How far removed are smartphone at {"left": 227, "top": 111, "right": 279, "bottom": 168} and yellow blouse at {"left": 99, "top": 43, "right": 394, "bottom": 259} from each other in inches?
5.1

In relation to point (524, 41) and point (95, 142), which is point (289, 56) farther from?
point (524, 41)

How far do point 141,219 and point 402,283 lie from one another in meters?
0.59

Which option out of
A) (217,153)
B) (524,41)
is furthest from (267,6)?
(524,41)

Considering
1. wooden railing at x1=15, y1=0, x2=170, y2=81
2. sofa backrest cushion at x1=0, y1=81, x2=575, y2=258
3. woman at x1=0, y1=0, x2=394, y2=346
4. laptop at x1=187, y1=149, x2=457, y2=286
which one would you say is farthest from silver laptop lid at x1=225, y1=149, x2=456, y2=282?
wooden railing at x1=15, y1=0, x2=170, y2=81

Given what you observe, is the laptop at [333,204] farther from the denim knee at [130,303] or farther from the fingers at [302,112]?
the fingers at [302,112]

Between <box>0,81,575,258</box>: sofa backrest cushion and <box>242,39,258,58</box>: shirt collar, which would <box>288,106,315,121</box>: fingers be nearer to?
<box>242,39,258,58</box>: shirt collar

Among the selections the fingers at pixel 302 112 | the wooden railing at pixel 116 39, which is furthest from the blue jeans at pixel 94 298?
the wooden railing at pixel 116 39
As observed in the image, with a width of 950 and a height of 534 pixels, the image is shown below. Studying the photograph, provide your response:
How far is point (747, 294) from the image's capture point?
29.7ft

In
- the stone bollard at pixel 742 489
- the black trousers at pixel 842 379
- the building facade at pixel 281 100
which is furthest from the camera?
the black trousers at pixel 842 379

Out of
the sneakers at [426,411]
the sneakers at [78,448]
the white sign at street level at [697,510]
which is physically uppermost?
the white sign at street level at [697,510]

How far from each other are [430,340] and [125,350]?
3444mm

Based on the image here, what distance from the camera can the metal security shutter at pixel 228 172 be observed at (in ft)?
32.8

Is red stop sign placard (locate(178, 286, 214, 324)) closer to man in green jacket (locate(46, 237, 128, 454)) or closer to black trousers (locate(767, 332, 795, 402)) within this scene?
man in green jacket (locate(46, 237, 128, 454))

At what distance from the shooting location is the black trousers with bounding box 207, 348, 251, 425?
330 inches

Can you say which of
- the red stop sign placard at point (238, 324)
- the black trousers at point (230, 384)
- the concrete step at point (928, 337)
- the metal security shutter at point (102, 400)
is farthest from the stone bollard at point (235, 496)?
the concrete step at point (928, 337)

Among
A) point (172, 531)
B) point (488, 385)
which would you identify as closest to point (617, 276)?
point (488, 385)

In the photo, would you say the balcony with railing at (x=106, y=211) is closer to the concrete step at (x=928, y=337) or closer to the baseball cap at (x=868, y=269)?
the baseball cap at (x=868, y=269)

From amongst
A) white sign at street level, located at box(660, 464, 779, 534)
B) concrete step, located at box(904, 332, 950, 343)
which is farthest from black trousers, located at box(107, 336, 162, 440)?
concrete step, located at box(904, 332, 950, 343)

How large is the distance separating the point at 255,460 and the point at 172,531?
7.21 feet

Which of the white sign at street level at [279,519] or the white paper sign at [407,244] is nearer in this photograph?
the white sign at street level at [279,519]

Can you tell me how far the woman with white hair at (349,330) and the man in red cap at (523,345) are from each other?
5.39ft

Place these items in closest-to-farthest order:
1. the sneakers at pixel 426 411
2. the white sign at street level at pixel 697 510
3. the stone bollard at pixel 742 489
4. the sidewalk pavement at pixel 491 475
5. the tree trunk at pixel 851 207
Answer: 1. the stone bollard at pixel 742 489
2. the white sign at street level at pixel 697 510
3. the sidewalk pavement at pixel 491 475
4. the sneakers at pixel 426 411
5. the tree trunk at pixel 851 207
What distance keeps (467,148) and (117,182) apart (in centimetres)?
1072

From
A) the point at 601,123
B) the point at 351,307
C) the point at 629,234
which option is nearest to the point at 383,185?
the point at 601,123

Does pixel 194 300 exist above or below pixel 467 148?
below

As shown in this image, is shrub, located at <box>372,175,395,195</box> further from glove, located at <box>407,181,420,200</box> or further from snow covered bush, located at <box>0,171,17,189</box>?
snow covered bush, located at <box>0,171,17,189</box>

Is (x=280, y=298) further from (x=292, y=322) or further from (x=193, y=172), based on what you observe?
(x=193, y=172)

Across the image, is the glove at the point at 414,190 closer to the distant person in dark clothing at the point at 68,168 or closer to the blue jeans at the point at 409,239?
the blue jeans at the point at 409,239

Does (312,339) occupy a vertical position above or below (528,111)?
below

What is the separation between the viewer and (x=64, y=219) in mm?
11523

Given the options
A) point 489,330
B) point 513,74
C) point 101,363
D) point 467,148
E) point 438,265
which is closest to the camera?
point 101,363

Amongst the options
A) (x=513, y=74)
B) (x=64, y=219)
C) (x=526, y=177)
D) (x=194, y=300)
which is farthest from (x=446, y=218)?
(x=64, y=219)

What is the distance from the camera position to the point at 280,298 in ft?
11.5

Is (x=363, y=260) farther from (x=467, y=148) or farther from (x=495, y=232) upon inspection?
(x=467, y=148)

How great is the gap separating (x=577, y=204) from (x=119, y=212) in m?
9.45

——————

_What is required_.
Reproduce every line of the material above exactly.

_Result of the task_.
How far removed are smartphone at {"left": 227, "top": 111, "right": 279, "bottom": 168} and yellow blouse at {"left": 99, "top": 43, "right": 394, "bottom": 259} from each other in inches?
5.1

In relation to point (524, 41) and point (95, 142), which is point (289, 56) farther from?
point (524, 41)

How far do point 141,219 and point 402,283 lie from one another in meters?
0.59

Which option out of
A) (217,153)
B) (524,41)
is furthest from (267,6)?
(524,41)

Considering
1. wooden railing at x1=15, y1=0, x2=170, y2=81
2. sofa backrest cushion at x1=0, y1=81, x2=575, y2=258
3. woman at x1=0, y1=0, x2=394, y2=346
4. laptop at x1=187, y1=149, x2=457, y2=286
which one would you say is farthest from silver laptop lid at x1=225, y1=149, x2=456, y2=282?
wooden railing at x1=15, y1=0, x2=170, y2=81

Given what you observe, is the laptop at [333,204] farther from the denim knee at [130,303] or farther from the fingers at [302,112]?
the fingers at [302,112]

Between <box>0,81,575,258</box>: sofa backrest cushion and <box>242,39,258,58</box>: shirt collar, which would <box>288,106,315,121</box>: fingers be nearer to?
<box>242,39,258,58</box>: shirt collar

Among the selections the fingers at pixel 302 112 | the wooden railing at pixel 116 39, which is furthest from the blue jeans at pixel 94 298?
the wooden railing at pixel 116 39
As observed in the image, with a width of 950 and a height of 534 pixels, the image is shown below. Studying the photograph, provide your response:
How far is point (747, 294) from the image's capture point?
29.7ft

In
- the stone bollard at pixel 742 489
- the black trousers at pixel 842 379
- the building facade at pixel 281 100
which is furthest from the camera?
the black trousers at pixel 842 379

Out of
the sneakers at [426,411]
the sneakers at [78,448]
the white sign at street level at [697,510]
which is physically uppermost?
the white sign at street level at [697,510]

How far from each other are [430,340] and [125,350]?
3444mm

Based on the image here, what distance from the camera can the metal security shutter at pixel 228 172 be observed at (in ft)?
32.8

Is red stop sign placard (locate(178, 286, 214, 324)) closer to man in green jacket (locate(46, 237, 128, 454)) or closer to black trousers (locate(767, 332, 795, 402)) within this scene?
man in green jacket (locate(46, 237, 128, 454))

At what distance from the shooting location is the black trousers with bounding box 207, 348, 251, 425?
330 inches

Can you say which of
- the red stop sign placard at point (238, 324)
- the black trousers at point (230, 384)
- the concrete step at point (928, 337)
- the metal security shutter at point (102, 400)
is farthest from the stone bollard at point (235, 496)?
the concrete step at point (928, 337)

Among
A) point (172, 531)
B) point (488, 385)
which would you identify as closest to point (617, 276)?
point (488, 385)

In the photo, would you say the balcony with railing at (x=106, y=211) is closer to the concrete step at (x=928, y=337) or closer to the baseball cap at (x=868, y=269)?
the baseball cap at (x=868, y=269)

From amongst
A) white sign at street level, located at box(660, 464, 779, 534)
B) concrete step, located at box(904, 332, 950, 343)
which is farthest from black trousers, located at box(107, 336, 162, 440)?
concrete step, located at box(904, 332, 950, 343)

How large is the distance separating the point at 255,460 and the point at 172,531?
7.21 feet

Which of the white sign at street level at [279,519] or the white paper sign at [407,244] is nearer in this photograph?
the white sign at street level at [279,519]

Can you tell me how far the woman with white hair at (349,330) and the man in red cap at (523,345) are from each other?
5.39ft

Place these items in closest-to-farthest order:
1. the sneakers at pixel 426 411
2. the white sign at street level at pixel 697 510
3. the stone bollard at pixel 742 489
4. the sidewalk pavement at pixel 491 475
5. the tree trunk at pixel 851 207
Answer: 1. the stone bollard at pixel 742 489
2. the white sign at street level at pixel 697 510
3. the sidewalk pavement at pixel 491 475
4. the sneakers at pixel 426 411
5. the tree trunk at pixel 851 207
What distance keeps (467,148) and (117,182) apart (in centimetres)?
1072

From
A) the point at 601,123
B) the point at 351,307
C) the point at 629,234
which option is nearest to the point at 383,185?
the point at 601,123

Does pixel 194 300 exist above or below pixel 467 148?
below

As shown in this image, is shrub, located at <box>372,175,395,195</box> further from glove, located at <box>407,181,420,200</box> or further from snow covered bush, located at <box>0,171,17,189</box>?
snow covered bush, located at <box>0,171,17,189</box>

Is (x=280, y=298) further from (x=292, y=322) or further from (x=193, y=172), based on what you observe?
(x=193, y=172)

Across the image, is the glove at the point at 414,190 closer to the distant person in dark clothing at the point at 68,168 or closer to the blue jeans at the point at 409,239?
the blue jeans at the point at 409,239

Does (312,339) occupy a vertical position above or below (528,111)?
below

What is the separation between the viewer and (x=64, y=219) in mm?
11523

Given the options
A) point 489,330
B) point 513,74
C) point 101,363
D) point 467,148
E) point 438,265
which is closest to the camera?
point 101,363

Amongst the options
A) (x=513, y=74)
B) (x=64, y=219)
C) (x=526, y=177)
D) (x=194, y=300)
which is farthest from (x=446, y=218)?
(x=64, y=219)

What is the distance from the camera position to the point at 280,298 in ft?
11.5

Is (x=363, y=260) farther from (x=467, y=148) or farther from (x=495, y=232) upon inspection?
(x=467, y=148)

How great is the gap separating (x=577, y=204) from (x=119, y=212) in m?
9.45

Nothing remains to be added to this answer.